*JOB 1*: Turn the records into a numbered list with blank lines dropped, covering only the span that starts at the line containing "Sort [113,176], [234,201], [135,196]" and ends after the line containing "Answer: [234,201] → [113,176] → [135,196]".

*EXCERPTED TEXT*:
##############################

Search code examples
postgresqlhistogramdate-rangeestimation

Estimating Number of rows using Explain in PostgreSQL for Daterange


Does any body knows how the PostgreSQL estimates the number of rows using Explain for date range data types? for instance consider we have this query:

Select * From 'Table1' Where 'period' && '[2015-01-01,2015-12-30)';

In this situation (when we have date range data type) for the period field in table Table1, the fields like Histogram bound in pg_stats are null , but in pg_statistic two value will be save (stakind1=7 and stakind2=6) which there is no documents for this codings, also two stavalues will be saved in the table which it seems one of them is the histogram of the field period but there other one? here is an example :

Stavalue1:"{""[2015-01-02,2015-01-03)"",""[2015-01-29,2015-02-01)"",""[2015-02-09,2015-02-13)""}"
Satvalue2: "{1,1,1}"

here I have three questions:

  1. What is Satvalue2?or what is stakind2=6?
  2. How can we interpret a histogram which upper bound and Lower bound are period?
  3. How 'Explain' can estimate the number of rows for the query I mentioned above?

Thanks in advance


Solution

  • See this definition in src/include/catalog/pg_statistic.h:

    /*
     * A "length histogram" slot describes the distribution of range lengths in
     * rows of a range-type column. stanumbers contains a single entry, the
     * fraction of empty ranges. stavalues is a histogram of non-empty lengths, in
     * a format similar to STATISTIC_KIND_HISTOGRAM: it contains M (>=2) range
     * values that divide the column data values into M-1 bins of approximately
     * equal population. The lengths are stored as float8s, as measured by the
     * range type's subdiff function. Only non-null rows are considered.
     */
    #define STATISTIC_KIND_RANGE_LENGTH_HISTOGRAM  6
    
    /*
     * A "bounds histogram" slot is similar to STATISTIC_KIND_HISTOGRAM, but for
     * a range-type column.  stavalues contains M (>=2) range values that divide
     * the column data values into M-1 bins of approximately equal population.
     * Unlike a regular scalar histogram, this is actually two histograms combined
     * into a single array, with the lower bounds of each value forming a
     * histogram of lower bounds, and the upper bounds a histogram of upper
     * bounds.  Only non-NULL, non-empty ranges are included.
     */
    #define STATISTIC_KIND_BOUNDS_HISTOGRAM  7
    

    This answers the first and the second question.

    The selectivity of && is calculated in calc_hist_selectivity in src/backend/utils/adt/rangetypes_selfuncs.c. The bounds histogram is split in two histograms: hist_upper for the upper values and hist_lower for the lower values. This code explains what happens:

            case OID_RANGE_OVERLAP_OP:
            case OID_RANGE_CONTAINS_ELEM_OP:
    
                /*
                 * A && B <=> NOT (A << B OR A >> B).
                 *
                 * Since A << B and A >> B are mutually exclusive events we can
                 * sum their probabilities to find probability of (A << B OR A >>
                 * B).
                 *
                 * "range @> elem" is equivalent to "range && [elem,elem]". The
                 * caller already constructed the singular range from the element
                 * constant, so just treat it the same as &&.
                 */
                hist_selec =
                    calc_hist_selectivity_scalar(typcache, &const_lower, hist_upper,
                                                 nhist, false);
                hist_selec +=
                    (1.0 - calc_hist_selectivity_scalar(typcache, &const_upper, hist_lower,
                                                        nhist, true));
                hist_selec = 1.0 - hist_selec;
                break;

##############################

*SOURCE MATERIAL*:
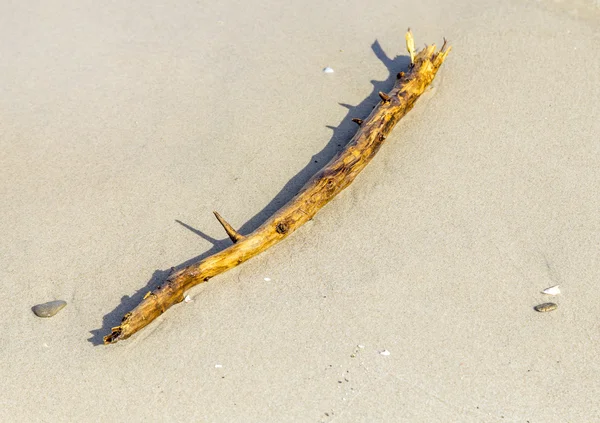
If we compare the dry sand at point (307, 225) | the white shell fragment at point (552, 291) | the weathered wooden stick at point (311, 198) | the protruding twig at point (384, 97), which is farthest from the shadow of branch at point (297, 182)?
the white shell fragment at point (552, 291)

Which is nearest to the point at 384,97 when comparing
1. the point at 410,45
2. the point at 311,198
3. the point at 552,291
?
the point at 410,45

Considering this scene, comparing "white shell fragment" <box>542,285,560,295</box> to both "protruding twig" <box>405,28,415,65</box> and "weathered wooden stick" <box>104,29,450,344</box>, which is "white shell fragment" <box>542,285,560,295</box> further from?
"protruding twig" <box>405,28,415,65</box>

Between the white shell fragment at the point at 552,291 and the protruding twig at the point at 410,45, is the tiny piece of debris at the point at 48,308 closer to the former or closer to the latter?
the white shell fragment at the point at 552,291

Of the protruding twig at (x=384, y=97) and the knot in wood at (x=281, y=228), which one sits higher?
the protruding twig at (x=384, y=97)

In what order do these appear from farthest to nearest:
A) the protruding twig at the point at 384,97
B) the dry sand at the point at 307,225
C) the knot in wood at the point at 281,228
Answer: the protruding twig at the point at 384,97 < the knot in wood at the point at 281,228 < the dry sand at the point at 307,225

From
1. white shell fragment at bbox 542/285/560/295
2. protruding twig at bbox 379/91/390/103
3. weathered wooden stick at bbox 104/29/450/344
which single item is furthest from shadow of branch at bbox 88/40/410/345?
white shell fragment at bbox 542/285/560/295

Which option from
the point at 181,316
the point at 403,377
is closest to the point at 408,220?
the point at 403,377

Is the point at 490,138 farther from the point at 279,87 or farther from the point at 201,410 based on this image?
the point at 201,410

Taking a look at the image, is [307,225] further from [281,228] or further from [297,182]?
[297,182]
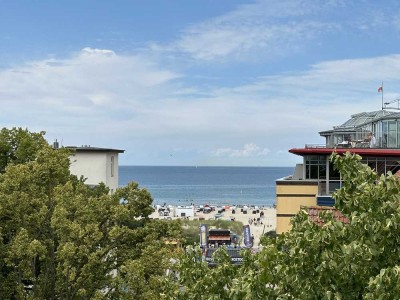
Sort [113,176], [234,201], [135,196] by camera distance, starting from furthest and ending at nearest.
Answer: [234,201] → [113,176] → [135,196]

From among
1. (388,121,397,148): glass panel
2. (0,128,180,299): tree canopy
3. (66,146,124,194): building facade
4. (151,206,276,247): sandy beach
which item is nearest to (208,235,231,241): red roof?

##############################

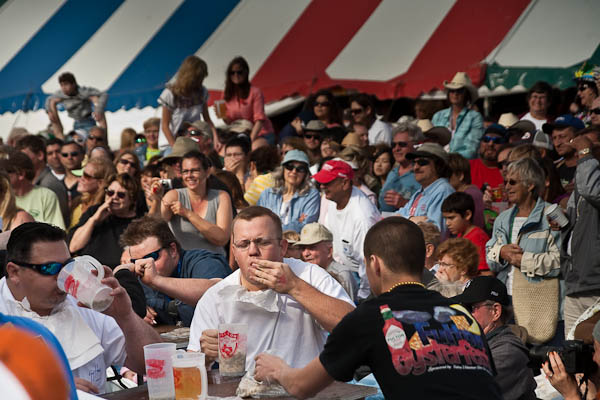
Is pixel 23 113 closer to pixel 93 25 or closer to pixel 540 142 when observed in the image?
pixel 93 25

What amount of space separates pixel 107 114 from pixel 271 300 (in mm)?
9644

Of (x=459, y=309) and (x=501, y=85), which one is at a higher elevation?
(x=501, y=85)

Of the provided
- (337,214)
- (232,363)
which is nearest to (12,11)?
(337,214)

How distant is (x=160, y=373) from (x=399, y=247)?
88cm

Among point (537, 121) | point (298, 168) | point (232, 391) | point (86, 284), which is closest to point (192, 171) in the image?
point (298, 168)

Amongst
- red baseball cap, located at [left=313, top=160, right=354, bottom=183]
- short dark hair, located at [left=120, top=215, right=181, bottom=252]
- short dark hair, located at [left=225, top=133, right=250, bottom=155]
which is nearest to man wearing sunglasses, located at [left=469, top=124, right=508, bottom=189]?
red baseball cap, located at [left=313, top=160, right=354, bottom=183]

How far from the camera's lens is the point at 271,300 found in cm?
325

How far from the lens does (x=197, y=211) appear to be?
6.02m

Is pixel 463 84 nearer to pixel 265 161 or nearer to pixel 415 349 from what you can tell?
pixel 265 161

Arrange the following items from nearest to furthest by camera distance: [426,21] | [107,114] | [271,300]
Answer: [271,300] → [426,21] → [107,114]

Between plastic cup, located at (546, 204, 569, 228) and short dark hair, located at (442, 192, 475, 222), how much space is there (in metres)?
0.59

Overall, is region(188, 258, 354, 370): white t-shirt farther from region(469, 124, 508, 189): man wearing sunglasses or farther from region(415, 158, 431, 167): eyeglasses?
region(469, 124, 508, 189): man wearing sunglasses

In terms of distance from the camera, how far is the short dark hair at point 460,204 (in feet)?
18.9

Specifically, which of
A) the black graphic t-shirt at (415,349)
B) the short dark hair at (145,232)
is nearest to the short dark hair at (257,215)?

##############################

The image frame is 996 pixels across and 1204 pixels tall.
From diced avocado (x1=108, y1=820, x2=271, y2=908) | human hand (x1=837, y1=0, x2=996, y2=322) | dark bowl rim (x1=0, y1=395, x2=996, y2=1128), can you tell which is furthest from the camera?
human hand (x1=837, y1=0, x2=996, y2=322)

##############################

*JOB 2*: From the PostgreSQL range statistics thread, return the passage word for word, beginning at the words "The selectivity of" and ending after "B OR A >> B).".

*TASK ANSWER 1*:
1. Sort [113,176], [234,201], [135,196] by camera distance, starting from furthest and ending at nearest.
2. Answer: [234,201] → [113,176] → [135,196]

*TASK ANSWER 2*:
The selectivity of && is calculated in calc_hist_selectivity in src/backend/utils/adt/rangetypes_selfuncs.c. The bounds histogram is split in two histograms: hist_upper for the upper values and hist_lower for the lower values. This code explains what happens:

            case OID_RANGE_OVERLAP_OP:
            case OID_RANGE_CONTAINS_ELEM_OP:
    
                /*
                 * A && B <=> NOT (A << B OR A >> B).